Secret service agents sent home after Colombia prostitution allegations

Secret service agents sent home after Colombia prostitution allegations:


Secret service agents staying in Colombia to provide security for Barack Obama at Cartagena summit are sent home
US secret service agents sent to provide security for Barack Obama at a summit in Colombia have been sent home after allegations of heavy drinking and consorting with prostitutes.
Spokesman Edwin Donovan said the agents involved were relieved from duty and replaced with other agency personnel. "These personnel changes will not affect the comprehensive security plan that has been prepared in advance of the president's trip," Donovan said on Friday night.

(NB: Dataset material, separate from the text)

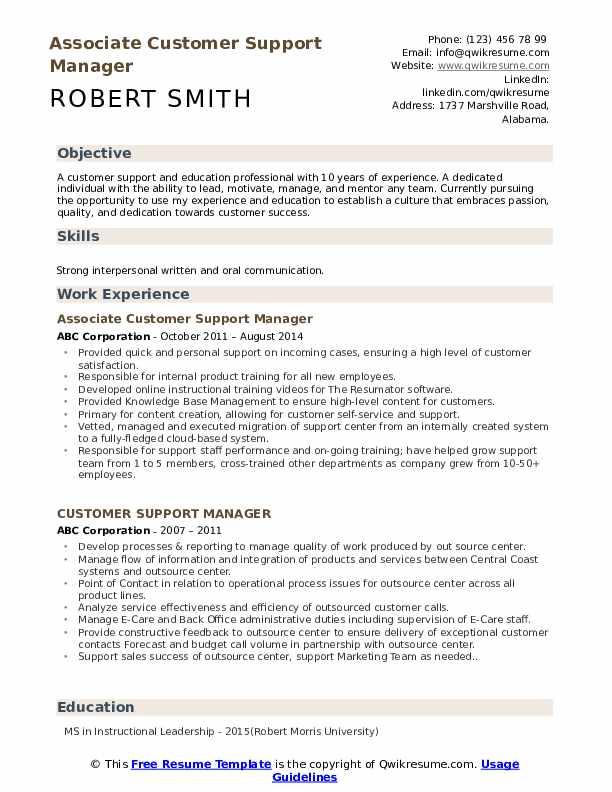 Associate Customer Support Manager Resume Sample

Donovan said the allegations of misconduct were related to activity before the president arrived in Cartagena on Friday afternoon.
The agents at the centre of the allegations had stayed at Cartagena's Hotel Caribe. Several members of the White House staff and press corps were also staying at the hotel.
A hotel employee said the agents arrived at the beachfront hotel about a week ago and drank heavily during their stay. They were sent home on Thursday after they were admonished by a supervisor.
Jon Adler, the president of the Federal Law Enforcement Officers Association, which represents secret service agents, told the Washington Post the accusations related to at least one agent having involvement with prostitutes in Cartagena.
Ronald Kessler, a former Post reporter and the author of a book about the secret service, told the paper that he had learned that 12 agents were involved, several of them married.
On Friday evening, Obama attended a leaders' dinner at Cartagena's historic Spanish fortress.
He was due to attend meetings with regional leaders on Saturday and Sunday. More than 30 presidents and prime ministers are attending the summit. Obama is expected to be on the defensive over issues including drug legalisation, which his administration opposes, the US insistence on excluding Cuba from the conference and his opposition to Argentina's claim to the Falkland Islands.
Many Latin American leaders have insisted that this is the last summit which Cuba will not attend. The US, supported by Canada, continues to insist on the embargo on Cuba, first instituted after the revolution in 1959.
Obama will have to battle declining influence in what Washington has long considered its backyard. China has surpassed the US in trade with Brazil, Chile, and Peru and is a close second in Argentina and Colombia.
Inter-American Dialogue, a Washington-based thinktank, noted in a pre-summit report: "Most countries of the region view the United States as less and less relevant to their needs and with declining capacity to propose and carry out strategies to deal with the issues that most concern them."
Juan Manuel Santos, the president of Colombia, told a meeting of business leaders in Cartagena on Friday that the US was distracted by its commitments in Asia. "The United States should realise that its long-term strategic interests are not in Afghanistan or in Pakistan but in Latin America."